The first time I stepped foot in an Istanbul bakery, simit immediately caught my eye. Big, round, twisted and covered in sesame seeds, it’s Turkey’s version of a pretzel or oversized bagel. Also called susam kebabi (sesame kebab), simit has been a staple of Istanbul cuisine for 500 years. You can get it at the bakery or from the ubiquitous street vendors. Simit is generally eaten for breakfast or a snack and is traditionally served with tea. Like most Turkish breads, it’s always served fresh and piping hot.

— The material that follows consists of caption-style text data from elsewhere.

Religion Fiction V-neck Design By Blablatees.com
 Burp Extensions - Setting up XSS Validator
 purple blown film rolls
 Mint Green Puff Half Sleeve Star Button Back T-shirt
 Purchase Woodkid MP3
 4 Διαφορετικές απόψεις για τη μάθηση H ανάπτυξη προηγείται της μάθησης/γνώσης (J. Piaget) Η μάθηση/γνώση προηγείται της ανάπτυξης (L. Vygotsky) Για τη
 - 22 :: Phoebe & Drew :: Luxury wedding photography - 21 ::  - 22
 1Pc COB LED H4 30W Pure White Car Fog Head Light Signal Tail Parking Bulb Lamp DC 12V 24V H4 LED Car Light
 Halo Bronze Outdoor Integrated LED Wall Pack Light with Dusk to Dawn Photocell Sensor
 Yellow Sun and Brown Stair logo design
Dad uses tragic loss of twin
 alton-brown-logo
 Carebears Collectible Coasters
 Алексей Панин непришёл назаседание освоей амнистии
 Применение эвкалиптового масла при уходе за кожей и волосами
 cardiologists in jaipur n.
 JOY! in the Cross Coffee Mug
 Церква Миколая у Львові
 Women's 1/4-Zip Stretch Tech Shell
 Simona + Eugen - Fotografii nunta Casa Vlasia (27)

Pogaça is another wonderful, salty pastry—softer than a bagel, yet almost as light and fluffy as a croissant. The traditional cooking method is to bake pogaça in the fireplace ashes before finishing in the oven. Large, soft, and oval, pogaça is made from wheat flour, which can be supplemented with rye or barley. Any number of ingredients can be baked into the dough or sprinkled on top, including potato, dill, sesame, sunflower seeds, paprika, garlic, onion, or even cabbage.
My favorite is börek, a type of savory pastry made from yufka, a slightly thicker version of phyllo. The yufka is layered with spinach, pasta, peas, mint, leek, zucchini, parsley, or cheese and baked until the dough is flaky and light. Sweet versions are often topped with powdered sugar. Börek dates back to the Ottoman Empire and, today, is a cheap, popular street food.
Lost in the crooked sidestreets, I stumbled upon a cramped barbershop with a doorway too low to enter without bending in half. I needed a haircut and had always wanted to be shaved with a straight razor. Bravely, or stupidly, I walked inside.
In Turkey, haircuts are a serious business. Foreigners are not allowed to become barbers. A prospective tonsorial artist must apprentice himself for years to a master, much like a trainee sushi chef.
A standard male haircut takes two hours.
“You understand?” I asked. “Just a trim and a quick shave. I don’t want a perm or highlights.” The barber continued to sharpen his razor, nearly smiling.
The actual haircut didn’t take long. The shave, conducted with what appeared to be a machete, was also fairly quick. Afterward, I was given a neck and shoulder massage by one of the trainees. Finally, the barber returned with an industrial-size bottle of… rubbing alcohol? He dowsed his hands with the substance and, for the next 10 minutes, “massaged” my face.
Then came the plucking. Whatever tiny hairs the razorblade had missed were tweezed from my face one at a time. The massage had been less violent.
But the really scary stuff was yet to come. The barber approached my chair with a burning rag. With a mixture of English, Arabic, and Turkish, he explained that the rag was going to be shoved up my nose. Clearly, there was a translation problem.
Except there wasn’t.
“You’re serious?” I asked.
He nodded.
“No thanks. I’m good. Really.”
He took a step closer.
I waved my arms frantically.
He smiled and brought the burning rag to my nose.
Shave and a haircut, plus facial immolation at no extra charge. Super.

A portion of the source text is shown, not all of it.